Wednesday, August 25, 2010

What's Going On In Arizona?

So, this topic has been introduced to us a couple months ago and that's the new Arizona immigration law that would take effect July 29.

This new law, "directs officers to question people about their immigration status during the enforcement of any other laws such as traffic stops and if there's a reasonable suspicion they're in the U.S illegally." But it's the "suspicion" part of the equation people have the most problem with. How can you tell what an illegal immigrant is before you look at their papers? Well, because it's Arizona, the police will be looking for Hispanics...but not all Hispanics are illegal and not all Hispanics carry their Immigration Visas around with them or their birth certificates.

That's where the racial profiling comes in, because they're saying this race is illegal and therefore we have the right to pull them over, etc. But what really is racial profiling? This term has been popping up in the news fairly regularly, but I have an inkling many people don't really know what it is or why it's "wrong". Reason magazine states, "Although there is no single, universally accepted definition of 'racial profiling,' we're using the term to designate the practice of stopping and inspecting people who are passing through public places -- such as drivers on public highways or pedestrians in airports or urban areas -- where the reason for the stop is a statistical profile of the detainee's race or ethnicity." That is the definition of racial profiling and that's what the Arizona law wants the police to do.
As you can see, there isn't much doubt that the law is racial profiling but also that isn't unconstitutional or illegal (so far). However, there is a lawsuit going on to stop this law from taking effect.
So, if the fact that it utilizes "racial profiling" isn't enough to stop this new law, what can? Interestingly enough, the government's basis for a lawsuit against this law (and Arizona) is states' rights: basically, federalism. The Obama administration argued that immigration is something that the federal government legislates, not individual states. The Supremacy clause in Article VI of the Constitution states that the "Constitution and the laws of the United States...shall be the supreme law of the land...anything in the constitutions or laws of any State to the contrary notwithstanding." That is interpreted to mean that any law the Federal government makes is the "supreme law of the land" and it trumps any state laws. In connection with the Arizona case, the U.S. government wrote that the "provisions of S.B. 1070 [the Arizona law] are therefore preempted by federal law". They go on to write that, "While holding that the '[p]ower to regulate immigration is unquestionably exclusively a federal power,' the Supreme Court concluded that not every state enactment 'which in any way deals with aliens is a regulation of immigration and thus per se preempted by this constitutional power, whether latent or exercised.' De Canas v. Bica, 424 U.S. 351, 354-355 (1976)."

To put this all in layman's terms, the Supreme Court has ruled before that immigration falls under the category of something the federal government dictates. They go on to connect this with the supremacy clause to make the point that their laws go above what the state government does. After hearing the case and looking at the current laws Judge Bolton ruled on the case recently and issued an injunction to stop the law from taking effect. One of her reasons for issuing the injunction was because , "Preserving the status quo through a preliminary injunction is less harmful than allowing state laws that are likely preempted by federal law to be enforced."

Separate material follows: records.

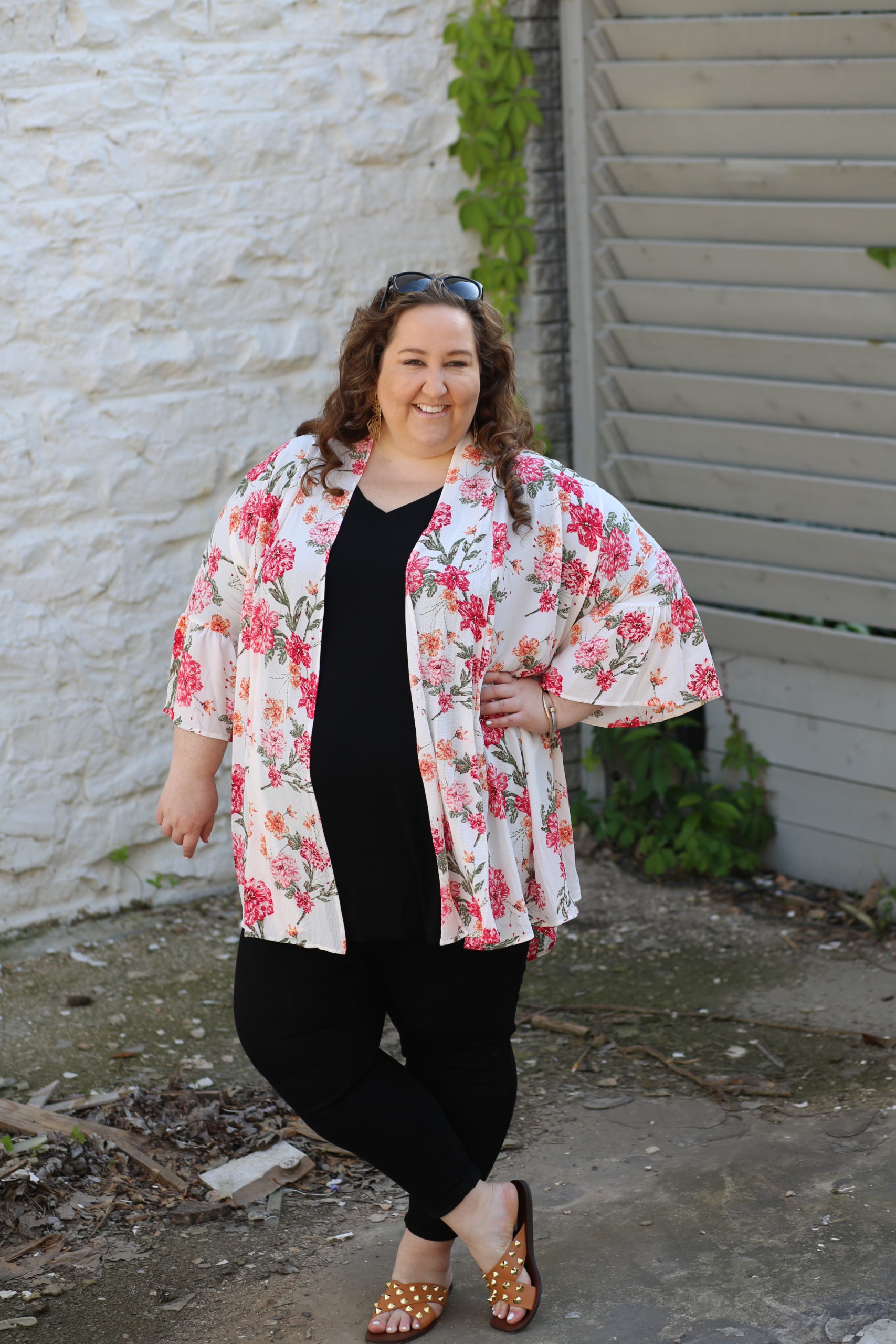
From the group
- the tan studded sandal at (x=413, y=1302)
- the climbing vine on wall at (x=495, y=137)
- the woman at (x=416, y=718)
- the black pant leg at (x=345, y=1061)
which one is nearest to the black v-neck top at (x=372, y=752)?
the woman at (x=416, y=718)

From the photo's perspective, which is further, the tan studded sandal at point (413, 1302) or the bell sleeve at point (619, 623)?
the tan studded sandal at point (413, 1302)

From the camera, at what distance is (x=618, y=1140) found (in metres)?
3.41

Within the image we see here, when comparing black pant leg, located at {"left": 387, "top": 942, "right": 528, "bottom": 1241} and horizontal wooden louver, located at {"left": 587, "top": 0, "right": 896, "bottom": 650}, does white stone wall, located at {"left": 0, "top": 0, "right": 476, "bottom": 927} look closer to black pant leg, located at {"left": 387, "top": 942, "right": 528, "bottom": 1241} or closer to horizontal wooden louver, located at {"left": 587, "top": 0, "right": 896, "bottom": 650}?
horizontal wooden louver, located at {"left": 587, "top": 0, "right": 896, "bottom": 650}

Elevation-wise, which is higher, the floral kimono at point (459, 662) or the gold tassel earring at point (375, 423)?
the gold tassel earring at point (375, 423)

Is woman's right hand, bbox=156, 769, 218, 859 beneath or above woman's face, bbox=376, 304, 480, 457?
beneath

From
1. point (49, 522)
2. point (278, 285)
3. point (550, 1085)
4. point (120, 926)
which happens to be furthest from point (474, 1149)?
point (278, 285)

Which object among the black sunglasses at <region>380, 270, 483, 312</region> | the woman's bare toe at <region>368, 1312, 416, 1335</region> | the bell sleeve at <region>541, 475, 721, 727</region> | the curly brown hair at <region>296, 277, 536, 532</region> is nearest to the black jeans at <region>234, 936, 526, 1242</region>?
the woman's bare toe at <region>368, 1312, 416, 1335</region>

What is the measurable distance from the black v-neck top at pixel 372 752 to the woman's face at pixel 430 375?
0.55 ft

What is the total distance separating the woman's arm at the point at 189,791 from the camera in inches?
106

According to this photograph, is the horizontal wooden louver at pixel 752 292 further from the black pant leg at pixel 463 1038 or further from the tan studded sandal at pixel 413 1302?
the tan studded sandal at pixel 413 1302

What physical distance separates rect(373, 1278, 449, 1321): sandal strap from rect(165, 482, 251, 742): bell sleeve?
1055mm

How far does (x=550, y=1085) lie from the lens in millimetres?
3688

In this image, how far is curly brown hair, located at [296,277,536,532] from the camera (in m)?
2.55

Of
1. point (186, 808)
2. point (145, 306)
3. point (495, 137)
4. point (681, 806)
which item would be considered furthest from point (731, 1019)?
point (495, 137)
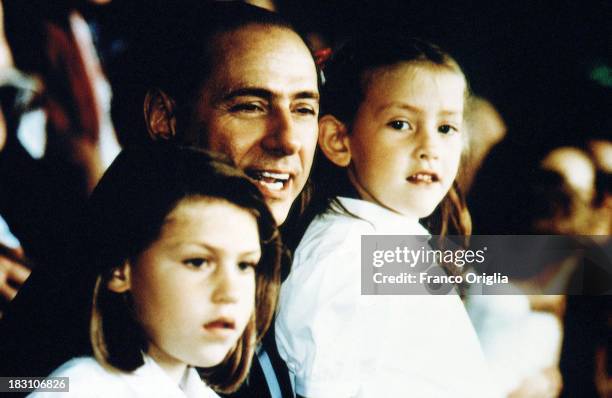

In my personal opinion, I think she made the right decision.
Although this issue seems to be over now, there is a very good chance this case will end up in the U.S. Supreme Court because of the federalism issue and also the civil liberties issue. This issue is still important to us because it shows how much we want immigration control (well, at lest Arizonans). Immigration is a big issue right now because of the downturn of the economy. People are angry and think their jobs are being "stolen" from them. But I don't think this law is the way to handle immigration at all. We cannot strip liberties away from an essentially defenseless group. Instead, if the country decides we want to increase immigration control, we should strengthen our borders. Another thing to consider would be amnesty; let the people here have a chance at the real American dream. Whatever the government decides to do, racial profilin" cannot be a part of the equation.

Further reading:


  1. AMAZING!!!! I agree completely.

  2. Thanks, I'm glad you agree. Yeah, it's really not up to the standards of our country to use racial profiling...there are better ways to get tougher on immigration, but still stay civilized.

  3. Hey girlie, this is great! glad to see you finally got it up and Laurencie didn't steal it from you! :P

  4. Yeah I know...she was really close to doing that.